In news that should surprise no one, Scalia Cheney engaged in virtually identical corrupt behavior, and engaged in a virtually identical defense of the indefensible.
In recent years, Justice Clarence Thomas’s fondness for taking luxury vacations on billionaire-owned superyachts has made Supreme Court ethics reform perhaps the single easiest campaign promise for Democratic politicians to make. But two decades ago, the real-world particulars of Supreme Court conflict-of-interest scandals were smaller in scale: for example, the physical proximity of Justice Antonin Scalia to Vice President Dick Cheney when the two men were sitting in duck blinds, shotguns in hand, waiting to kill some birds.
The saga began in January 2004, shortly after Cheney and Scalia—good friends since their time working together in the Ford administration—traveled to Louisiana for an annual duck hunt hosted by an acquaintance of Scalia’s. Cheney invited Scalia to join him on a government plane for the flight from Washington; Scalia, along with his son and son-in-law, accepted.
The objectionable part of this story (legally speaking, I mean) was that several weeks earlier, the Court had granted certiorari in a case about whether Cheney had to disclose details about clandestine meetings with fossil fuels executives while he was leading a task force responsible for the Bush administration’s energy policy. The Sierra Club had argued that Scalia, fresh off a vacation with the vice president and a free flight on Air Force Two, should recuse himself from the case, on the grounds that his impartiality “might reasonably be questioned.”
Scalia refused, however, releasing a 21-page memo in which he assured the public that he and Cheney had not discussed the case, and had never even been alone together—in duck blinds or otherwise—during the entirety of the trip. After running through a brief history of social relationships between Supreme Court justices and elected officials, from poker games to dinner parties to Chief Justice Harlan F. Stone’s early-morning medicine-ball workouts with members of the Hoover administration, Scalia asserted that a rule requiring the justices to recuse themselves from cases involving their famous friends would be “utterly disabling.”
Gee, it sounds awfully familiar.
Scalia did, as Thomas, Alito, and Roberts do, found press coverage of corruption to be the real problem.

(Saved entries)

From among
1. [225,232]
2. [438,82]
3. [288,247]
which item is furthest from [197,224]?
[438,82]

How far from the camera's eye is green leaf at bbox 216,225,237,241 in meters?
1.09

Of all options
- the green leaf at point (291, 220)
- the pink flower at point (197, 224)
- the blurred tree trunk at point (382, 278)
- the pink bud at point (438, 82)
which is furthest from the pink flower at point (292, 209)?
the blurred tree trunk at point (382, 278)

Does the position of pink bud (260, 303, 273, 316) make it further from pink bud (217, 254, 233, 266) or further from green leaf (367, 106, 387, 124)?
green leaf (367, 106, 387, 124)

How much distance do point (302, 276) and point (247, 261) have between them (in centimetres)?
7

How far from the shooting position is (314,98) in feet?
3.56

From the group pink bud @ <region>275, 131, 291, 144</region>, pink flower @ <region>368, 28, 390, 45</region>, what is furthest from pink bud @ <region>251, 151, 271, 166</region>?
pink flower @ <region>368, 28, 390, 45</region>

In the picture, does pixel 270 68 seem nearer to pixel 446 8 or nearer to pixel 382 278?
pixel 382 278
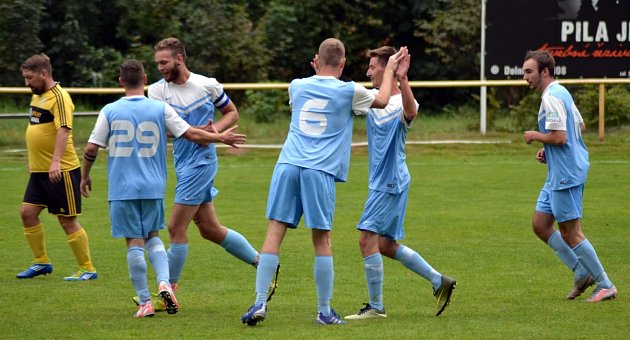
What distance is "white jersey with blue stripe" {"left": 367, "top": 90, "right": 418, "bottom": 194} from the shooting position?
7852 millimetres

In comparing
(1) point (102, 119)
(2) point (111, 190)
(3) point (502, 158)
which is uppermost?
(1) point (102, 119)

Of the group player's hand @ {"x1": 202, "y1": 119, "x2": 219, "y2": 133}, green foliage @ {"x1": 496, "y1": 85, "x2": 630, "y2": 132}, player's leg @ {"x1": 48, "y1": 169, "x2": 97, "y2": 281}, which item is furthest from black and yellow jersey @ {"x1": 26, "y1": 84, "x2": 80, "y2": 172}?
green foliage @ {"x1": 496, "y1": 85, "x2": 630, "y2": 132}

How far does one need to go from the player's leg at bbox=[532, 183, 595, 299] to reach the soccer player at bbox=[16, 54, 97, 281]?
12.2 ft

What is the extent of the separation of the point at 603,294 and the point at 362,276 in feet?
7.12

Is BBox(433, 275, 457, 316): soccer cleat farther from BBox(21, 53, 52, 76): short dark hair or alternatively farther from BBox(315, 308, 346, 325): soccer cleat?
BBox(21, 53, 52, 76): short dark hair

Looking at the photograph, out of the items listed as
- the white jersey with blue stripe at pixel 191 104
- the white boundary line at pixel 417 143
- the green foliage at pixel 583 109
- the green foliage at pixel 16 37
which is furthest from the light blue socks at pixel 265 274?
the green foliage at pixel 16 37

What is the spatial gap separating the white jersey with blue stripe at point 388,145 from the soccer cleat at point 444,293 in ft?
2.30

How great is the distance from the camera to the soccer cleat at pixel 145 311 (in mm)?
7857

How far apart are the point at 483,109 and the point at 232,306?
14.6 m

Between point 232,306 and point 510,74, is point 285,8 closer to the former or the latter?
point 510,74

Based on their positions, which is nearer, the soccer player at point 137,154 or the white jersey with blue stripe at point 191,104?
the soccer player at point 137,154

--

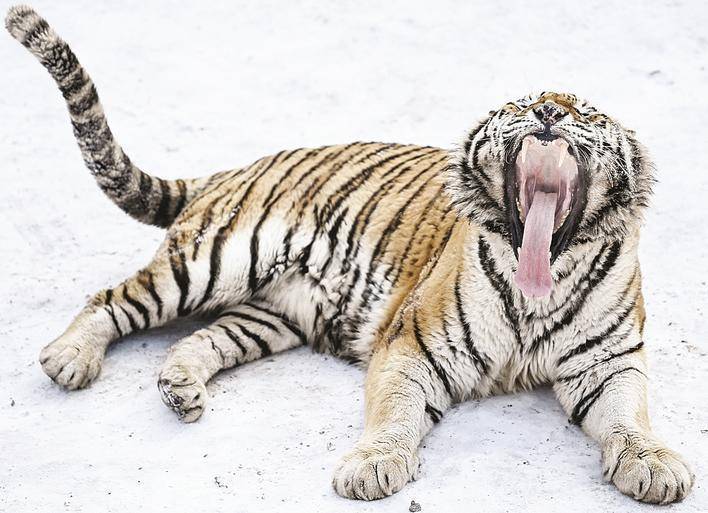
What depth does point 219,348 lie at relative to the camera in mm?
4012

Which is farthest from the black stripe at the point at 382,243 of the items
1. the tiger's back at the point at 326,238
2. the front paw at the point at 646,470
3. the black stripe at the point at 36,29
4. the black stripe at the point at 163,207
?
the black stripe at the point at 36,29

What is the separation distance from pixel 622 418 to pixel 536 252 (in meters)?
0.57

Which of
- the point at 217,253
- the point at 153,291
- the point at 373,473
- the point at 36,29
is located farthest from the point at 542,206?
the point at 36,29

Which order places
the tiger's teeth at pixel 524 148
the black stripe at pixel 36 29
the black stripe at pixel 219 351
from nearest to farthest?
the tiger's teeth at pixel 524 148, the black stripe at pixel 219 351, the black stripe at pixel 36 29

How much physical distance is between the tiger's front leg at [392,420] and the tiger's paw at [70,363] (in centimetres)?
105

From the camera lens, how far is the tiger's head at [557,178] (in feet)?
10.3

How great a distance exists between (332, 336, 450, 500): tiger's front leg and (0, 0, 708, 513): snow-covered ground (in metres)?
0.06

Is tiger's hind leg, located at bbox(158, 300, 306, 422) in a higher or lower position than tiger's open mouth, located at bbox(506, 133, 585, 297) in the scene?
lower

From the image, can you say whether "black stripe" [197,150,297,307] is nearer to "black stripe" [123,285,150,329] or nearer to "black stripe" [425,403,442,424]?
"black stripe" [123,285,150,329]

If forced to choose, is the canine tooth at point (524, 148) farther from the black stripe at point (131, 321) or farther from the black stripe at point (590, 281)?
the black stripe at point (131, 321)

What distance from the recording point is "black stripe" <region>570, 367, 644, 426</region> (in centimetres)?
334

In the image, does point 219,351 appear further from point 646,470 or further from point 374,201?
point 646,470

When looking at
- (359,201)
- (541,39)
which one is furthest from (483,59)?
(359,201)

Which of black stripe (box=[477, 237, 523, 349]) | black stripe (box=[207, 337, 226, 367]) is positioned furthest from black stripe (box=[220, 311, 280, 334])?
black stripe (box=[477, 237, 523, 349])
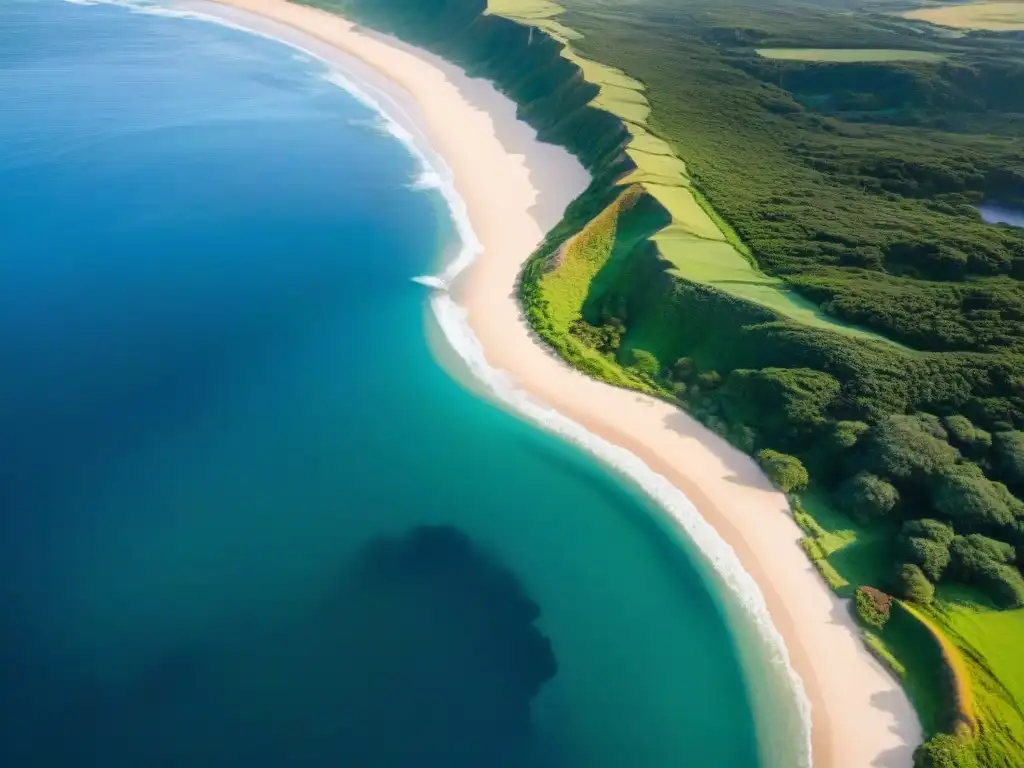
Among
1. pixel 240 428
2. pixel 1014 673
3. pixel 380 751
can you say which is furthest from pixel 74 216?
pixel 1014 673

* [Your tasks]
**1)** In the article on Scalia and Cheney, what kinds of social contact between justices and officials does Scalia's memo list in its brief history? Give all of them.
**2)** Answer these from the article on Scalia and Cheney:
(a) In what month and year did the saga begin?
(b) How many pages long was Scalia's memo?
(c) What did the Sierra Club argue Scalia should do?
You won't need the listing for any of this.

* [Your responses]
**1)**
- Poker games
- Dinner parties
- Chief Justice Harlan F. Stone's early-morning medicine-ball workouts with members of the Hoover administration

**2)**
(a) January 2004
(b) 21 pages
(c) Recuse himself from the case